1. Leemos        2. Meditamos        3. Oramos

 

 

 

2. Meditamos

 

 

        Trato de situarme en la escena, entre las mujeres que miraban desde lejos, fuera de las murallas de la ciudad, en el lugar llamado "de la Calavera", un lugar de muerte a donde nadie desearía tener que ir.

 

        Le miro a lo lejos, anónimo entre otros ajusticiados, desnudo y zarandeado por los guardias inmisericordes que se burlan de él. Está solo. Incluso nosotras nos hemos quedado lejos y ninguna se atreve a acercarse para decirle que estamos allí y que le amamos a pesar de su fracaso.

 

 

        Ya se ha tumbado en el suelo, sobre el madero, y ahora sólo vemos a dos hombres inclinados sobre sus brazos. Una pausa. Levantan con firmeza el martillo..., y el grito desgarrado de una voz conocida nos estremece. Lo mismo después, al clavar sus pies sobre el leño en el que será elevado.

 

        Ayudándose con cuerdas, le levantan entre cuatro y su cuerpo se retuerce de dolor, se arquea, intenta alzarse para poder respirar... Las llagas de sus muñecas y su pies no dejan de sangrar. Su cuerpo está tenso. Casi puedo sentir, merced a no sé qué misteriosa empatía que me une a Él, los latidos de su corazón en sus heridas y en sus sienes ardiendo de fiebre.

 

        No.
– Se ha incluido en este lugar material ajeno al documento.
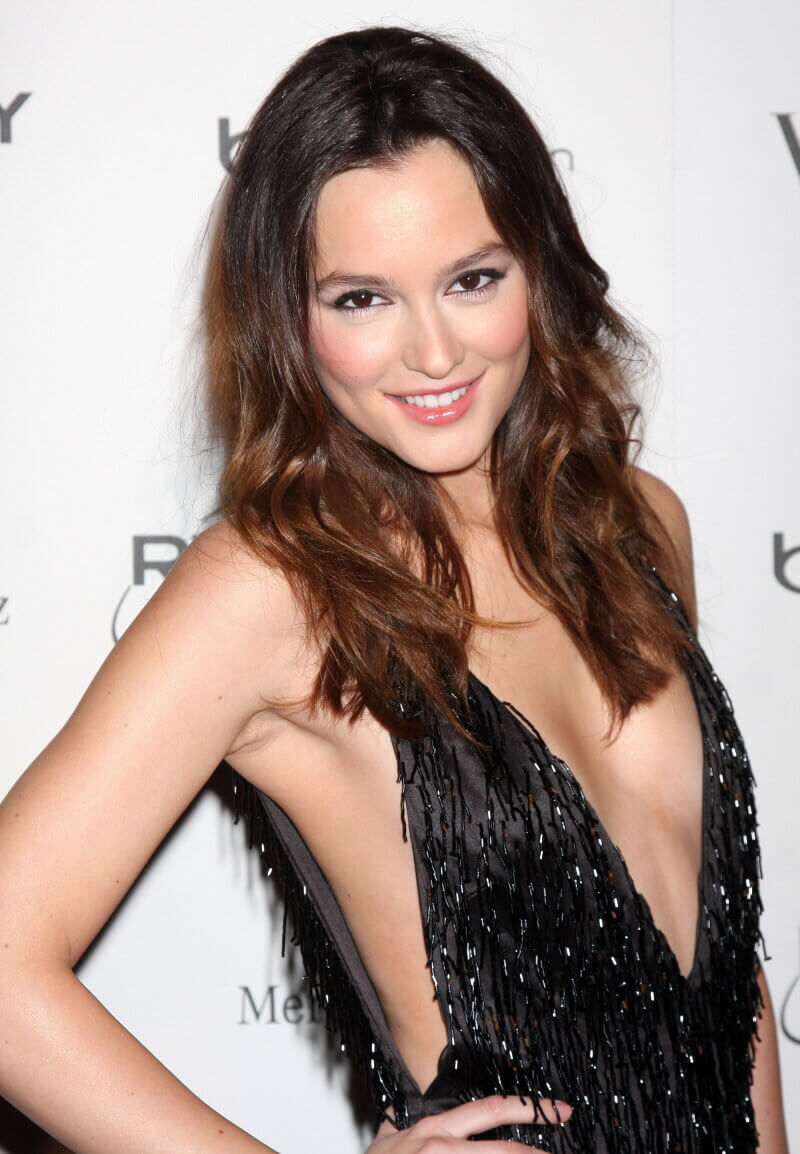 Leighton-Meester-cleavage-photo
No es hermoso contemplar a un crucificado, torturado de forma terrible e inhumana. «No hay en Él parecer. No hay hermosura que atraiga las miradas. No hay en Él belleza que agrade», dice el cántico de Isaías. «Lo vimos sin aspecto atrayente, despreciado y evitado de los hombres, como un hombre de dolores, acostumbrado a sufrimientos, ante el cual se ocultan los rostros; despreciado y desestimado» (Is 53,2-3). Y, sin embargo, el Señor Jesús dijo: «Cuando sea elevado, atraeré a todos hacia mí». Es verdad. Y es verdad también lo que dijo Zacarías: «Mirarán al que atravesaron» (Zac 12,10; Jn 19, 37). No agrada ver a un torturado. Cuando la televisión nos muestra imágenes de personas torturadas, mutiladas y asesinadas en cualquier parte del mundo, volvemos el rostro para no mirar. Sin embargo, mi mirada está fija en el Crucificado desde mi niñez: fija en el heroísmo y la gratuidad de un amor tan libre, tan valiente y tan sin límites.

 

        El evangelio de hoy reaviva mi fe en el amor del Padre y del Hijo y me lleva a preguntarme adónde está orientada mi mirada habitualmente. Simone Weill, una gran creyente de nuestro siglo, filósofa, judía convertida a Cristo, aunque no bautizada, tiene un precioso texto que a mí me gusta meditar a menudo:

«Una de las verdades capitales del cristianismo, hoy olvidada de todos, es que lo que salva es la mirada. La serpiente de bronce ha sido elevada a fin de que los hombres que yacen mutilados al fondo de la degradación la miren y se salven (...)

El esfuerzo por el que el alma se salva se asemeja al esfuerzo por el que se mira, por el que se escucha, por el que una novia dice sí. Es un acto de atención y de consentimiento (...)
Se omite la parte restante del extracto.